Quando degli ufficiali dell’esercito si presentano alla porta di casa e annunciano la morte del loro figlio Jonathan (Yonatan Shiray), la vita di Michael (Lior Ashkenazi) e Dafna (Sarah Adler) viene sconvolta. Mentre la moglie dorme sedata dai tranquillanti, Michael, sempre più frustrato dall’eccessivo zelo dei parenti in lutto e dai benintenzionati burocrati dell’esercito, entra in una turbinosa spirale di rabbia e si ritrova davanti a un’imperscrutabile svolta nella vita, paragonabile alle surreali esperienze vissute dal figlio come soldato.
Le parole di Samuel Maoz
“Einstein diceva che le coincidenze sono il modo che Dio usa quando vuole restare anonimo. Foxtrot è la danza di un uomo con il suo destino. È una parabola filosofica che analizza il concetto misterioso di fato attraverso la storia di un padre e di un figlio, che sono fisicamente lontani ma che nonostante la distanza e la separazione riusciranno a cambiare l’uno il destino dell’altro e di conseguenza i destini di entrambi. La sfida per me è stata affrontare il divario tra le cose che possiamo controllare e quelle che sfuggono al nostro controllo”.

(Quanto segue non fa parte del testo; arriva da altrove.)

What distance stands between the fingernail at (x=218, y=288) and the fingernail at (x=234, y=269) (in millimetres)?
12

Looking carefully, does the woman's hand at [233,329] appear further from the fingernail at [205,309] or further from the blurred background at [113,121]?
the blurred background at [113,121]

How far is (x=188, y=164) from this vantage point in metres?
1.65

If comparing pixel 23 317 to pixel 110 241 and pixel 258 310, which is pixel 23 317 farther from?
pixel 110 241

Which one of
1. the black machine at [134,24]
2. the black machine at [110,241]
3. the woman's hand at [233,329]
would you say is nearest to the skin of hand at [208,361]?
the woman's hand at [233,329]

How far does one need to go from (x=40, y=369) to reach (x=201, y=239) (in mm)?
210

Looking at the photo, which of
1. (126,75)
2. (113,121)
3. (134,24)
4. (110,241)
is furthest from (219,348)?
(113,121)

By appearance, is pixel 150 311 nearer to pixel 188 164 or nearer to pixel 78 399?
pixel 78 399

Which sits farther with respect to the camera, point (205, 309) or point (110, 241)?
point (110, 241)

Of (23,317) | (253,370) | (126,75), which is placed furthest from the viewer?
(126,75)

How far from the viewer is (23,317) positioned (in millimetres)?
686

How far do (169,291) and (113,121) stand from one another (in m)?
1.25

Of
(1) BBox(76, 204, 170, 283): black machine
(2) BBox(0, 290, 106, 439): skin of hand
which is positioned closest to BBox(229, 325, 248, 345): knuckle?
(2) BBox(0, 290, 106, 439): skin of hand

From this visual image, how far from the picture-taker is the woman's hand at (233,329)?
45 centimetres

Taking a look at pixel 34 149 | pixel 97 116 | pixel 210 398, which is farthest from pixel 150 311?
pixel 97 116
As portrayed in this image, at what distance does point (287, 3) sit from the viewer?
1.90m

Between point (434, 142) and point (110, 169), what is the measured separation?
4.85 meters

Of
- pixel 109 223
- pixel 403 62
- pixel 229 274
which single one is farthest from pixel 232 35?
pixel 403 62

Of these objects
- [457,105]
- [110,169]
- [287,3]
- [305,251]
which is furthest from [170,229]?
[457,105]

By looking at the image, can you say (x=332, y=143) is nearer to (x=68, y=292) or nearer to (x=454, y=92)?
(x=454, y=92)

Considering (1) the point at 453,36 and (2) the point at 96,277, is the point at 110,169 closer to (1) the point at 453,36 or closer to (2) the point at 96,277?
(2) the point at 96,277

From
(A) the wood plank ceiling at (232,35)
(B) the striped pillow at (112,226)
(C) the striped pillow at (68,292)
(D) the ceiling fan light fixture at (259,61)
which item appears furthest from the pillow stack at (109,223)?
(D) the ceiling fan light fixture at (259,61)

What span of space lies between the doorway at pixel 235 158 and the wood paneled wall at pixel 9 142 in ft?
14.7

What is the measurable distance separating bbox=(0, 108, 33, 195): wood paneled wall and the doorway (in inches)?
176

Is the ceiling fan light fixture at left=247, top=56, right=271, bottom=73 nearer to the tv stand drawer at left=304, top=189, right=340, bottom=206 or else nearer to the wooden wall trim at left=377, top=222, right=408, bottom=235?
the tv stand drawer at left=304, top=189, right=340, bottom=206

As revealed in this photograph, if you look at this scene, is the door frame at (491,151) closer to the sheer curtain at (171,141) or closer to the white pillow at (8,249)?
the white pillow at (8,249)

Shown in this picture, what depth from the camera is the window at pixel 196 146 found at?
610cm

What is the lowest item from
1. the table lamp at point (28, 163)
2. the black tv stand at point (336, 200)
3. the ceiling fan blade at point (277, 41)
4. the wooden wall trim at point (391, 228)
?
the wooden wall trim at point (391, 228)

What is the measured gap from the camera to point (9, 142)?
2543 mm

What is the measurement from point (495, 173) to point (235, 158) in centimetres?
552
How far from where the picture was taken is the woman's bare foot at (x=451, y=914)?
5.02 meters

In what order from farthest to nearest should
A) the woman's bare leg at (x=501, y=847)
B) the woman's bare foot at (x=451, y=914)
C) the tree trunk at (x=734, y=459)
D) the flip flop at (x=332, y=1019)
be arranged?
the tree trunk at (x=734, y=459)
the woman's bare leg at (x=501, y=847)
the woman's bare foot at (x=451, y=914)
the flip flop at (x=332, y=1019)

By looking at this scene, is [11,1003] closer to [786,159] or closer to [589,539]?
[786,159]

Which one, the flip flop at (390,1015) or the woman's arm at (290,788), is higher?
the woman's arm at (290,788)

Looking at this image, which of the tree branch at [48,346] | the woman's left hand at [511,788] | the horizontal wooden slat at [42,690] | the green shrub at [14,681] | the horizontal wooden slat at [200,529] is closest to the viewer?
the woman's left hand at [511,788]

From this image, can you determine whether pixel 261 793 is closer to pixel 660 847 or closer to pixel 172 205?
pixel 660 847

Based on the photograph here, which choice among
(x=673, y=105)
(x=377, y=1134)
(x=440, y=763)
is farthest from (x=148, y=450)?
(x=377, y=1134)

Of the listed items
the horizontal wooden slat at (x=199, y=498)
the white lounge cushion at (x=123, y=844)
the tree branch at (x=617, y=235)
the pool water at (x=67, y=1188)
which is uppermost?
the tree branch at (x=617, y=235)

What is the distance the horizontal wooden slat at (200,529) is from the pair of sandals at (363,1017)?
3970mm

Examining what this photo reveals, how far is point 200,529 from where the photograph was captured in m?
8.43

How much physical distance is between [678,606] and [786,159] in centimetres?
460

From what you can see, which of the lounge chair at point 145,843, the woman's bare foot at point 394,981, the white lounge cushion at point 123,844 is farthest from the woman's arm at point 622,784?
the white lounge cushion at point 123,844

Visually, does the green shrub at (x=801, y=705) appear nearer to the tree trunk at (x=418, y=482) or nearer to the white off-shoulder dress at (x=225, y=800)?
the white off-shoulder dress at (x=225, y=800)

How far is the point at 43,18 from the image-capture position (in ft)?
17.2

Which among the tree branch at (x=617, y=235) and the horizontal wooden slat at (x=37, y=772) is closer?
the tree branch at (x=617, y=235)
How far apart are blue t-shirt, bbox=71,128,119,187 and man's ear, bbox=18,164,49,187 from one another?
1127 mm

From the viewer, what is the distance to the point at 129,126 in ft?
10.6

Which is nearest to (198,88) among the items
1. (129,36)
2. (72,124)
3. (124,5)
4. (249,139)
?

“Ho scelto di costruire la storia come una tragedia greca classica in cui l’eroe è causa della sua punizione e lotta contro quelli che vorrebbero salvarlo. Ovviamente non è consapevole delle conseguenze a cui le sue azioni condurranno. Al contrario è convinto che il suo modo di agire sia corretto e razionale. Questa è la differenza tra una coincidenza casuale e una coincidenza che sembra far parte di un piano del destino. Il caos è organizzato. La punizione corrisponde alla colpa nella forma esatta. C’è qualcosa di classico e circolare in questo processo e c’è anche l’ironia che spesso è associata al destino”.
“La struttura di una tragedia greca in tre atti mi è sembrata la forma drammatica ideale per contenere le mie idee. Volevo raccontare una storia che potesse essere rappresentativa della crudele realtà in cui noi viviamo. Una storia che avesse un valore personale e universale. Una storia di due generazioni – la seconda e la terza, figlie dei sopravvissuti all’Olocausto – che continua a rivivere quel trauma durante il servizio militare. Siamo obbligati a continuare a sopportare questa situazione traumatica senza fine e parte di questa potrebbe essere evitata. Un dramma su una famiglia che va in pezzi e si riunisce. Un conflitto tra amore e senso di colpa; un amore costretto a convivere con un grande dolore emotivo”.
“Con Foxtrot volevo indagare, in un modo intenso che combinasse sguardo critico e compassione, le dinamiche umane in un ambito chiuso. Il film ha una sequenza in cui vedi un schermo di un computer con un necrologio e poi una ciotola con delle arance. Questa immagine è la storia del mio paese in poche parole, arance e soldati morti”.